| HN Mirror

Y	Hacker News new \| ask \| show \| jobs

by josmala 2086 days ago

If we split the cycle time in two components, one is transistor and one is interconnect. Interconnect delay per length increases as much as the length decreases in each shrink. The transistor delay halves. That halving got transistor delay below the interconnection delay, so doubling that got huge improvements. Also for IPC there is diminishing returns, and easily available improvements got eaten early, and everyone is chasing diminishing returns. The Pentium PRO brought OoO and went from 2 to 3 decode and from 2 to 4 micro-ops/second. Core 2 went from 1 to 2 FP pipelines. Everyone is hitting the same issues, O(n^2) power and die costs for some structures widening things, but smaller fraction of code getting improved by widening.
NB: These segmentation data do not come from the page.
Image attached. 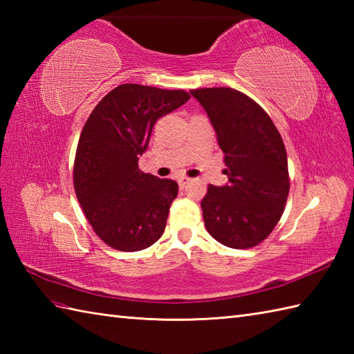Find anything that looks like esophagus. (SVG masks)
<instances>
[{
	"label": "esophagus",
	"mask_w": 354,
	"mask_h": 354,
	"mask_svg": "<svg viewBox=\"0 0 354 354\" xmlns=\"http://www.w3.org/2000/svg\"><path fill=\"white\" fill-rule=\"evenodd\" d=\"M189 183H190V178H187V176H181L178 179L179 187H185V184H189Z\"/></svg>",
	"instance_id": "esophagus-1"
}]
</instances>
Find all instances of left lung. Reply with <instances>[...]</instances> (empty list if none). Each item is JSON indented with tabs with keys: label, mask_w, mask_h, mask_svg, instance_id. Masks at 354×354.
I'll list each match as a JSON object with an SVG mask.
<instances>
[{
	"label": "left lung",
	"mask_w": 354,
	"mask_h": 354,
	"mask_svg": "<svg viewBox=\"0 0 354 354\" xmlns=\"http://www.w3.org/2000/svg\"><path fill=\"white\" fill-rule=\"evenodd\" d=\"M190 94L205 109L227 164L228 183L209 185L201 202L207 231L228 248H252L272 232L288 201L281 135L266 112L236 89L202 88Z\"/></svg>",
	"instance_id": "8db88e82"
}]
</instances>
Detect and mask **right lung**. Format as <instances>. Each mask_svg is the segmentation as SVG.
Segmentation results:
<instances>
[{
	"label": "right lung",
	"mask_w": 354,
	"mask_h": 354,
	"mask_svg": "<svg viewBox=\"0 0 354 354\" xmlns=\"http://www.w3.org/2000/svg\"><path fill=\"white\" fill-rule=\"evenodd\" d=\"M190 99L181 89L124 84L97 104L80 133L74 190L95 234L118 251L146 250L162 236L178 183L142 173L156 120Z\"/></svg>",
	"instance_id": "obj_1"
}]
</instances>
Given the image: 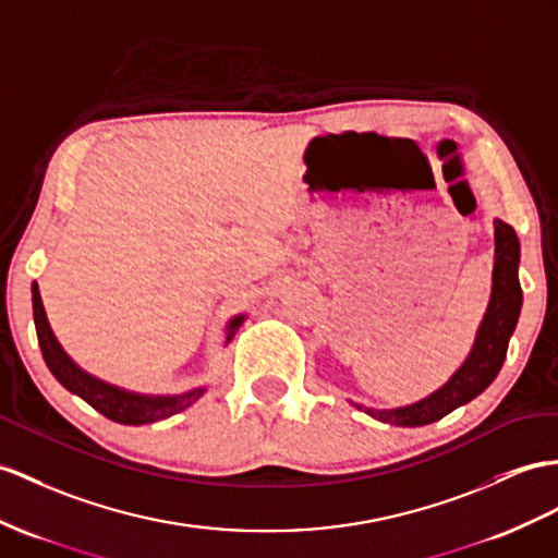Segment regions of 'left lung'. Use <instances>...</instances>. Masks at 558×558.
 Listing matches in <instances>:
<instances>
[{
    "instance_id": "left-lung-1",
    "label": "left lung",
    "mask_w": 558,
    "mask_h": 558,
    "mask_svg": "<svg viewBox=\"0 0 558 558\" xmlns=\"http://www.w3.org/2000/svg\"><path fill=\"white\" fill-rule=\"evenodd\" d=\"M521 243L513 227L495 220V269H493V295L475 336L469 360L459 366V372L440 390L400 410H366L374 418L392 426H426L433 421L450 414L457 407L471 402L475 396L495 381L501 364L507 357L509 338L521 315V283H519ZM360 407V404H357ZM362 410V407H360Z\"/></svg>"
}]
</instances>
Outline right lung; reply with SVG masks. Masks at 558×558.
Returning a JSON list of instances; mask_svg holds the SVG:
<instances>
[{"label": "right lung", "mask_w": 558, "mask_h": 558, "mask_svg": "<svg viewBox=\"0 0 558 558\" xmlns=\"http://www.w3.org/2000/svg\"><path fill=\"white\" fill-rule=\"evenodd\" d=\"M33 317H35V329H37V341L43 348V357L49 366V372L57 376V381L68 388L75 396L83 398L94 410L104 414L106 418L118 421V424L128 426H142V424H154V421L168 418L177 412L186 410L189 404H194L206 388H194L184 392V396H172V398H154V396H140V392H128L116 386H108L99 378L89 376L87 372L80 369V366L65 355L63 348L59 345L57 336L51 333V326L47 322L43 298H39L37 283H33ZM243 322V315L229 322V333L227 343L232 341L236 329Z\"/></svg>", "instance_id": "obj_1"}]
</instances>
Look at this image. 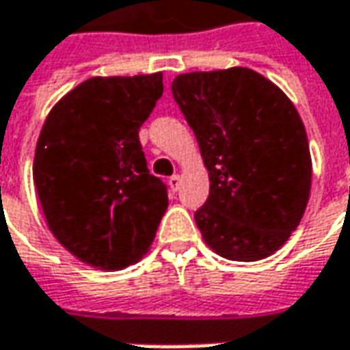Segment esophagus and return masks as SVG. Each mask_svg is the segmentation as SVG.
<instances>
[{
  "mask_svg": "<svg viewBox=\"0 0 350 350\" xmlns=\"http://www.w3.org/2000/svg\"><path fill=\"white\" fill-rule=\"evenodd\" d=\"M169 187H171L173 193L179 191V187H181V177H179V175H171V177H169Z\"/></svg>",
  "mask_w": 350,
  "mask_h": 350,
  "instance_id": "1",
  "label": "esophagus"
}]
</instances>
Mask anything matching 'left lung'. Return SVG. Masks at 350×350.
Wrapping results in <instances>:
<instances>
[{
	"instance_id": "1",
	"label": "left lung",
	"mask_w": 350,
	"mask_h": 350,
	"mask_svg": "<svg viewBox=\"0 0 350 350\" xmlns=\"http://www.w3.org/2000/svg\"><path fill=\"white\" fill-rule=\"evenodd\" d=\"M173 99L195 132L210 195L195 212L204 241L230 261H259L298 228L312 159L290 99L249 68L177 75Z\"/></svg>"
}]
</instances>
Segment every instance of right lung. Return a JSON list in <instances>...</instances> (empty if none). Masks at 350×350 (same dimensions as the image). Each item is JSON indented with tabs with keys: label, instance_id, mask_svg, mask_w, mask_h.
<instances>
[{
	"label": "right lung",
	"instance_id": "obj_1",
	"mask_svg": "<svg viewBox=\"0 0 350 350\" xmlns=\"http://www.w3.org/2000/svg\"><path fill=\"white\" fill-rule=\"evenodd\" d=\"M163 75L91 77L48 115L34 152V187L50 232L105 271L136 262L167 210V185L148 169L140 126Z\"/></svg>",
	"mask_w": 350,
	"mask_h": 350
}]
</instances>
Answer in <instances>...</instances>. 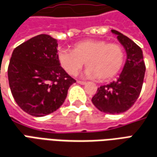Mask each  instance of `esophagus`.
<instances>
[{
	"label": "esophagus",
	"mask_w": 157,
	"mask_h": 157,
	"mask_svg": "<svg viewBox=\"0 0 157 157\" xmlns=\"http://www.w3.org/2000/svg\"><path fill=\"white\" fill-rule=\"evenodd\" d=\"M77 82H78L79 84H81V85H85L86 82H84V81H77Z\"/></svg>",
	"instance_id": "1"
}]
</instances>
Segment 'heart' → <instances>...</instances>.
<instances>
[{"label":"heart","mask_w":157,"mask_h":157,"mask_svg":"<svg viewBox=\"0 0 157 157\" xmlns=\"http://www.w3.org/2000/svg\"><path fill=\"white\" fill-rule=\"evenodd\" d=\"M125 53L121 46L102 40L88 39L79 41L72 51L60 50L58 59L69 75H76L86 61L85 75L107 81L113 78L123 65Z\"/></svg>","instance_id":"b5f03b06"}]
</instances>
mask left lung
I'll return each mask as SVG.
<instances>
[{
  "label": "left lung",
  "instance_id": "8db88e82",
  "mask_svg": "<svg viewBox=\"0 0 157 157\" xmlns=\"http://www.w3.org/2000/svg\"><path fill=\"white\" fill-rule=\"evenodd\" d=\"M124 48L127 59L123 70L117 81L101 86L97 90L92 102L100 111L120 114L129 109L140 96L145 73L143 52L134 41L117 30L111 29Z\"/></svg>",
  "mask_w": 157,
  "mask_h": 157
}]
</instances>
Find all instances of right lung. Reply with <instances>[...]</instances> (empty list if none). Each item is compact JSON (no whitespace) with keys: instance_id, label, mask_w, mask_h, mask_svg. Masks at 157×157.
Returning a JSON list of instances; mask_svg holds the SVG:
<instances>
[{"instance_id":"right-lung-1","label":"right lung","mask_w":157,"mask_h":157,"mask_svg":"<svg viewBox=\"0 0 157 157\" xmlns=\"http://www.w3.org/2000/svg\"><path fill=\"white\" fill-rule=\"evenodd\" d=\"M58 40L38 35L19 45L8 65V81L17 105L34 117L54 112L66 98L75 80L60 66Z\"/></svg>"}]
</instances>
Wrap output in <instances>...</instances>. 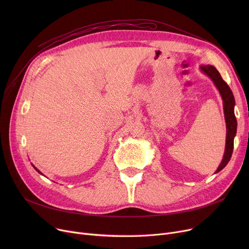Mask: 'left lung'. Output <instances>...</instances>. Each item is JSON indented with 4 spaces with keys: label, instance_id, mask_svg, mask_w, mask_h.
Instances as JSON below:
<instances>
[{
    "label": "left lung",
    "instance_id": "8db88e82",
    "mask_svg": "<svg viewBox=\"0 0 249 249\" xmlns=\"http://www.w3.org/2000/svg\"><path fill=\"white\" fill-rule=\"evenodd\" d=\"M200 70L203 73H205L211 78V81L214 83L215 87L219 90L222 101H223V110L226 122V145L223 160H222L220 165L215 172V174H217L227 165L233 152L234 137L236 135L237 131V121L234 114L235 100L229 86L223 81V78L221 77L219 71L213 67V65H201Z\"/></svg>",
    "mask_w": 249,
    "mask_h": 249
}]
</instances>
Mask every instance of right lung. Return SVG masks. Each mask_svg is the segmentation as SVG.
I'll list each match as a JSON object with an SVG mask.
<instances>
[{"mask_svg":"<svg viewBox=\"0 0 249 249\" xmlns=\"http://www.w3.org/2000/svg\"><path fill=\"white\" fill-rule=\"evenodd\" d=\"M31 164H32V163H31ZM32 166H33V167H34V168H35V169H36V172H38V173H39V174H40V175H42V176H44V175H43V174H42V173H41V172H40V171H39V169H38V168H37V167H35V166H34V165H33V164H32Z\"/></svg>","mask_w":249,"mask_h":249,"instance_id":"obj_1","label":"right lung"}]
</instances>
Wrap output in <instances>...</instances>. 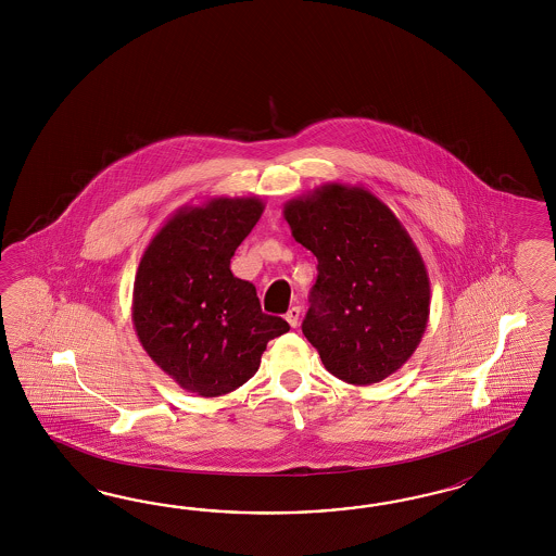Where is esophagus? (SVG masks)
<instances>
[{
  "label": "esophagus",
  "instance_id": "esophagus-1",
  "mask_svg": "<svg viewBox=\"0 0 556 556\" xmlns=\"http://www.w3.org/2000/svg\"><path fill=\"white\" fill-rule=\"evenodd\" d=\"M300 314H302V309H300L298 305H293V307L287 309L286 320L289 321L291 328H295V326L300 324Z\"/></svg>",
  "mask_w": 556,
  "mask_h": 556
}]
</instances>
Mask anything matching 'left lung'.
Wrapping results in <instances>:
<instances>
[{
	"label": "left lung",
	"mask_w": 556,
	"mask_h": 556,
	"mask_svg": "<svg viewBox=\"0 0 556 556\" xmlns=\"http://www.w3.org/2000/svg\"><path fill=\"white\" fill-rule=\"evenodd\" d=\"M293 238L318 258L303 334L324 367L379 383L418 349L430 279L402 222L367 187L326 184L283 205Z\"/></svg>",
	"instance_id": "8db88e82"
}]
</instances>
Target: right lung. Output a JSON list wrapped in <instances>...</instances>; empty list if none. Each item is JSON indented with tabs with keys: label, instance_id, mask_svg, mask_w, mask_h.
Instances as JSON below:
<instances>
[{
	"label": "right lung",
	"instance_id": "right-lung-1",
	"mask_svg": "<svg viewBox=\"0 0 556 556\" xmlns=\"http://www.w3.org/2000/svg\"><path fill=\"white\" fill-rule=\"evenodd\" d=\"M263 210L258 198L184 205L154 235L136 270V337L179 388L202 397L244 386L267 342L289 330L283 318L261 309L253 283L230 270Z\"/></svg>",
	"mask_w": 556,
	"mask_h": 556
}]
</instances>
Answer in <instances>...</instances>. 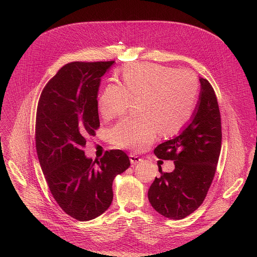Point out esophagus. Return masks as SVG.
I'll return each instance as SVG.
<instances>
[{"label":"esophagus","instance_id":"obj_1","mask_svg":"<svg viewBox=\"0 0 257 257\" xmlns=\"http://www.w3.org/2000/svg\"><path fill=\"white\" fill-rule=\"evenodd\" d=\"M130 160H131L132 164H138V163L143 161V158H141L140 156H137L135 154H131L130 155Z\"/></svg>","mask_w":257,"mask_h":257}]
</instances>
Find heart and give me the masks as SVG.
Instances as JSON below:
<instances>
[{
    "instance_id": "heart-1",
    "label": "heart",
    "mask_w": 257,
    "mask_h": 257,
    "mask_svg": "<svg viewBox=\"0 0 257 257\" xmlns=\"http://www.w3.org/2000/svg\"><path fill=\"white\" fill-rule=\"evenodd\" d=\"M120 85L108 84L98 100V110L110 119L123 113L138 100L139 116H126L109 131L115 147L141 150L156 138L179 132L195 110L199 84L189 70L155 63H132L119 74Z\"/></svg>"
}]
</instances>
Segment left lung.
<instances>
[{"mask_svg":"<svg viewBox=\"0 0 257 257\" xmlns=\"http://www.w3.org/2000/svg\"><path fill=\"white\" fill-rule=\"evenodd\" d=\"M199 101L178 136L154 149L163 160H173L175 169L162 172L148 190V200L156 212L171 220H182L204 202L213 182L221 146L218 100L212 85L200 78Z\"/></svg>","mask_w":257,"mask_h":257,"instance_id":"left-lung-1","label":"left lung"}]
</instances>
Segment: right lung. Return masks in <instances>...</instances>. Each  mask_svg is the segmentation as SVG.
<instances>
[{
	"instance_id": "obj_1",
	"label": "right lung",
	"mask_w": 257,
	"mask_h": 257,
	"mask_svg": "<svg viewBox=\"0 0 257 257\" xmlns=\"http://www.w3.org/2000/svg\"><path fill=\"white\" fill-rule=\"evenodd\" d=\"M113 63L64 65L45 85L37 105L36 147L46 183L59 207L81 221L108 210L114 177L131 165L119 149L106 151L95 161L83 150L100 126L98 91L101 77Z\"/></svg>"
}]
</instances>
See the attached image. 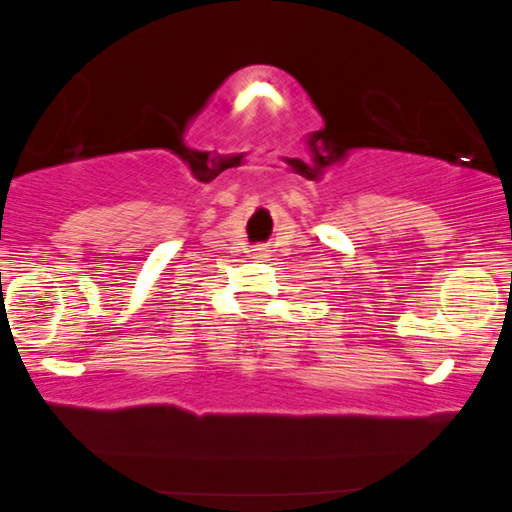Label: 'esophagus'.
<instances>
[{"label":"esophagus","mask_w":512,"mask_h":512,"mask_svg":"<svg viewBox=\"0 0 512 512\" xmlns=\"http://www.w3.org/2000/svg\"><path fill=\"white\" fill-rule=\"evenodd\" d=\"M264 257H268L266 248H255V259H264Z\"/></svg>","instance_id":"obj_1"}]
</instances>
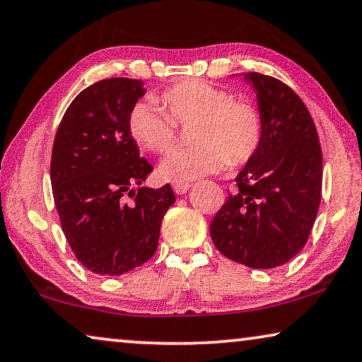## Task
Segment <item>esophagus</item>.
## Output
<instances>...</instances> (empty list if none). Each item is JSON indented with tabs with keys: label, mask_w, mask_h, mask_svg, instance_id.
Instances as JSON below:
<instances>
[{
	"label": "esophagus",
	"mask_w": 362,
	"mask_h": 362,
	"mask_svg": "<svg viewBox=\"0 0 362 362\" xmlns=\"http://www.w3.org/2000/svg\"><path fill=\"white\" fill-rule=\"evenodd\" d=\"M191 185L189 182H185V181H180V182H173V189H175L176 194H186L187 189H189Z\"/></svg>",
	"instance_id": "esophagus-1"
}]
</instances>
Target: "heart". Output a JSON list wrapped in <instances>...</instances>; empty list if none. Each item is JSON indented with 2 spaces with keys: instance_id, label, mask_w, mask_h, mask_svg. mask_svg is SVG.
<instances>
[{
  "instance_id": "1",
  "label": "heart",
  "mask_w": 362,
  "mask_h": 362,
  "mask_svg": "<svg viewBox=\"0 0 362 362\" xmlns=\"http://www.w3.org/2000/svg\"><path fill=\"white\" fill-rule=\"evenodd\" d=\"M167 111L151 103H137L127 117L129 135L139 146L166 153L177 140V125L192 127L196 146L175 150L160 165L161 177L191 181L230 166H242L258 153L263 117L246 99L204 80H185L160 94Z\"/></svg>"
}]
</instances>
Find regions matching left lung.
I'll return each instance as SVG.
<instances>
[{
  "label": "left lung",
  "instance_id": "left-lung-1",
  "mask_svg": "<svg viewBox=\"0 0 362 362\" xmlns=\"http://www.w3.org/2000/svg\"><path fill=\"white\" fill-rule=\"evenodd\" d=\"M263 140L235 177L211 223L216 248L255 269L281 266L303 248L322 199V148L305 104L286 83L251 71Z\"/></svg>",
  "mask_w": 362,
  "mask_h": 362
}]
</instances>
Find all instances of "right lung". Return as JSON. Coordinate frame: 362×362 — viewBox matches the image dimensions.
Listing matches in <instances>:
<instances>
[{
  "label": "right lung",
  "instance_id": "obj_1",
  "mask_svg": "<svg viewBox=\"0 0 362 362\" xmlns=\"http://www.w3.org/2000/svg\"><path fill=\"white\" fill-rule=\"evenodd\" d=\"M144 94V83L132 78L94 83L73 99L55 135V207L71 251L94 274L119 276L146 263L175 204L170 185L134 191L153 171L127 130L130 109Z\"/></svg>",
  "mask_w": 362,
  "mask_h": 362
}]
</instances>
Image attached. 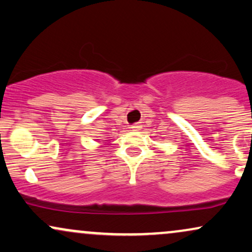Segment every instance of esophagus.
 <instances>
[{
	"label": "esophagus",
	"mask_w": 252,
	"mask_h": 252,
	"mask_svg": "<svg viewBox=\"0 0 252 252\" xmlns=\"http://www.w3.org/2000/svg\"><path fill=\"white\" fill-rule=\"evenodd\" d=\"M138 128H141V124H139V123H136V124H133V126H131V129L137 130Z\"/></svg>",
	"instance_id": "obj_1"
}]
</instances>
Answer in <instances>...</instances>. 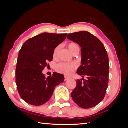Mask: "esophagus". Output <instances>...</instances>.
Returning a JSON list of instances; mask_svg holds the SVG:
<instances>
[{"label": "esophagus", "instance_id": "34e87169", "mask_svg": "<svg viewBox=\"0 0 128 128\" xmlns=\"http://www.w3.org/2000/svg\"><path fill=\"white\" fill-rule=\"evenodd\" d=\"M64 77H65V79H64L65 81H66V80H68L69 78V77H67V76H65Z\"/></svg>", "mask_w": 128, "mask_h": 128}]
</instances>
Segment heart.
<instances>
[{"instance_id":"obj_1","label":"heart","mask_w":128,"mask_h":128,"mask_svg":"<svg viewBox=\"0 0 128 128\" xmlns=\"http://www.w3.org/2000/svg\"><path fill=\"white\" fill-rule=\"evenodd\" d=\"M68 47L69 50L72 54L77 49L79 48L78 45L74 43H70L68 44ZM60 49V46H58L54 50L53 53V57L54 58L57 57L58 52L59 51ZM77 68V64L76 62H61V63L58 64L56 66V70L58 72L69 76L72 74Z\"/></svg>"}]
</instances>
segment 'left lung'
Instances as JSON below:
<instances>
[{"instance_id": "1", "label": "left lung", "mask_w": 128, "mask_h": 128, "mask_svg": "<svg viewBox=\"0 0 128 128\" xmlns=\"http://www.w3.org/2000/svg\"><path fill=\"white\" fill-rule=\"evenodd\" d=\"M67 38L81 47L82 65L78 68L77 73L82 78H87L77 80L76 87L71 96L80 107L85 109L94 107L102 101L108 88L107 52L101 41L88 32L69 34Z\"/></svg>"}]
</instances>
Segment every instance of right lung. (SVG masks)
<instances>
[{
    "instance_id": "add662e5",
    "label": "right lung",
    "mask_w": 128,
    "mask_h": 128,
    "mask_svg": "<svg viewBox=\"0 0 128 128\" xmlns=\"http://www.w3.org/2000/svg\"><path fill=\"white\" fill-rule=\"evenodd\" d=\"M67 34L44 33L24 43L18 54L16 83L21 98L33 106H41L51 98L64 76L54 72L47 78L42 70L53 59L54 50L66 40Z\"/></svg>"
}]
</instances>
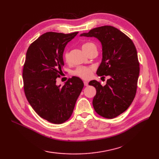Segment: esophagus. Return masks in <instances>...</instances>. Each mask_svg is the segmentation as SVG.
Masks as SVG:
<instances>
[{
	"mask_svg": "<svg viewBox=\"0 0 159 159\" xmlns=\"http://www.w3.org/2000/svg\"><path fill=\"white\" fill-rule=\"evenodd\" d=\"M84 85H85V86H88V82L84 81Z\"/></svg>",
	"mask_w": 159,
	"mask_h": 159,
	"instance_id": "obj_1",
	"label": "esophagus"
}]
</instances>
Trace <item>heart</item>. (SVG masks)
Segmentation results:
<instances>
[{
    "label": "heart",
    "instance_id": "obj_1",
    "mask_svg": "<svg viewBox=\"0 0 159 159\" xmlns=\"http://www.w3.org/2000/svg\"><path fill=\"white\" fill-rule=\"evenodd\" d=\"M83 50L88 55L90 51L93 49H96V46L92 42H86L82 46ZM63 58L67 63L70 62V53L66 51L63 54ZM94 68L93 67L88 66H80L74 71L73 74L83 80H89L92 76Z\"/></svg>",
    "mask_w": 159,
    "mask_h": 159
}]
</instances>
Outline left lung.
Listing matches in <instances>:
<instances>
[{
    "label": "left lung",
    "mask_w": 159,
    "mask_h": 159,
    "mask_svg": "<svg viewBox=\"0 0 159 159\" xmlns=\"http://www.w3.org/2000/svg\"><path fill=\"white\" fill-rule=\"evenodd\" d=\"M80 35L95 37L102 43V61L96 73L109 76V79L104 86L96 80L89 85L96 89L92 102L94 110L100 116L113 119L130 107L136 95L139 62L135 46L112 26H100Z\"/></svg>",
    "instance_id": "left-lung-1"
}]
</instances>
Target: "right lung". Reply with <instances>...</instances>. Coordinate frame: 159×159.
Instances as JSON below:
<instances>
[{
    "mask_svg": "<svg viewBox=\"0 0 159 159\" xmlns=\"http://www.w3.org/2000/svg\"><path fill=\"white\" fill-rule=\"evenodd\" d=\"M78 33L47 32L26 52L22 72L26 98L36 113L50 123L59 124L70 119L83 88L82 80L76 76L62 87L56 85L62 74L64 48Z\"/></svg>",
    "mask_w": 159,
    "mask_h": 159,
    "instance_id": "1",
    "label": "right lung"
}]
</instances>
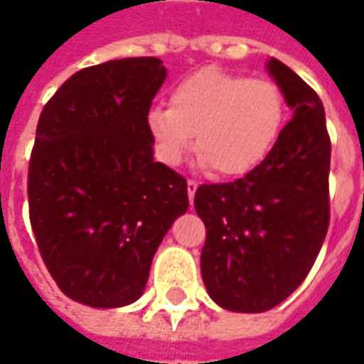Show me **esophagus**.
<instances>
[{
    "mask_svg": "<svg viewBox=\"0 0 364 364\" xmlns=\"http://www.w3.org/2000/svg\"><path fill=\"white\" fill-rule=\"evenodd\" d=\"M198 189V183L195 181H187V195H189V203L193 205V200H195V193Z\"/></svg>",
    "mask_w": 364,
    "mask_h": 364,
    "instance_id": "1",
    "label": "esophagus"
}]
</instances>
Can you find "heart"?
I'll use <instances>...</instances> for the list:
<instances>
[{
    "label": "heart",
    "instance_id": "obj_1",
    "mask_svg": "<svg viewBox=\"0 0 364 364\" xmlns=\"http://www.w3.org/2000/svg\"><path fill=\"white\" fill-rule=\"evenodd\" d=\"M287 122L282 90L220 68H203L177 83L171 107H151L146 130L159 161L179 166L198 151L197 164L220 177H242L267 159Z\"/></svg>",
    "mask_w": 364,
    "mask_h": 364
}]
</instances>
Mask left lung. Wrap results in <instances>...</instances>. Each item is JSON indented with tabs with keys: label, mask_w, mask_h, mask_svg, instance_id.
<instances>
[{
	"label": "left lung",
	"mask_w": 364,
	"mask_h": 364,
	"mask_svg": "<svg viewBox=\"0 0 364 364\" xmlns=\"http://www.w3.org/2000/svg\"><path fill=\"white\" fill-rule=\"evenodd\" d=\"M267 72L292 119L267 159L234 183L200 185L195 210L206 226L200 273L230 312H267L310 273L329 224V144L320 97L281 60Z\"/></svg>",
	"instance_id": "8db88e82"
}]
</instances>
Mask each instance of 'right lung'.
<instances>
[{"label": "right lung", "instance_id": "obj_1", "mask_svg": "<svg viewBox=\"0 0 364 364\" xmlns=\"http://www.w3.org/2000/svg\"><path fill=\"white\" fill-rule=\"evenodd\" d=\"M159 58L109 60L64 82L41 112L28 213L60 290L91 308L144 294L151 259L187 213V181L154 159L146 130L166 82Z\"/></svg>", "mask_w": 364, "mask_h": 364}]
</instances>
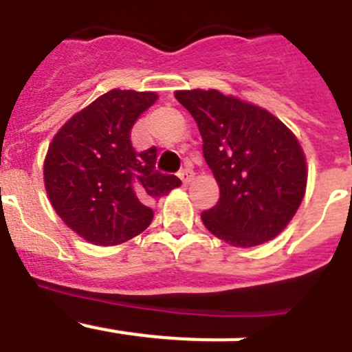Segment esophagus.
I'll use <instances>...</instances> for the list:
<instances>
[{
    "label": "esophagus",
    "mask_w": 352,
    "mask_h": 352,
    "mask_svg": "<svg viewBox=\"0 0 352 352\" xmlns=\"http://www.w3.org/2000/svg\"><path fill=\"white\" fill-rule=\"evenodd\" d=\"M178 176H179V179H182V182H183V185H188V183H190L192 179H194V170H192L190 167H185V169L179 170Z\"/></svg>",
    "instance_id": "1"
}]
</instances>
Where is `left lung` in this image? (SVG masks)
Here are the masks:
<instances>
[{
  "label": "left lung",
  "mask_w": 352,
  "mask_h": 352,
  "mask_svg": "<svg viewBox=\"0 0 352 352\" xmlns=\"http://www.w3.org/2000/svg\"><path fill=\"white\" fill-rule=\"evenodd\" d=\"M203 138L204 160L220 199L201 213L208 231L232 247L280 234L300 208L307 164L300 142L266 109L217 89L176 91Z\"/></svg>",
  "instance_id": "8db88e82"
}]
</instances>
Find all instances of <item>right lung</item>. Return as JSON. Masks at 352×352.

But it isn't all, it also increases latency which is either lower clocks or increased branch missprediction penalty.

Improving CPU:s has become harder simply because all the easier things have been done, and cost of improving one metric often causes worsening another thing slightly.

edit: Just to add, it isn't impossible to improve, but it's just has become harder. And this knowledge was part of reason why until I saw actual benchmarks I wasn't too interested in upgrading. I just found out the one thing I cared had gotten much better during that period.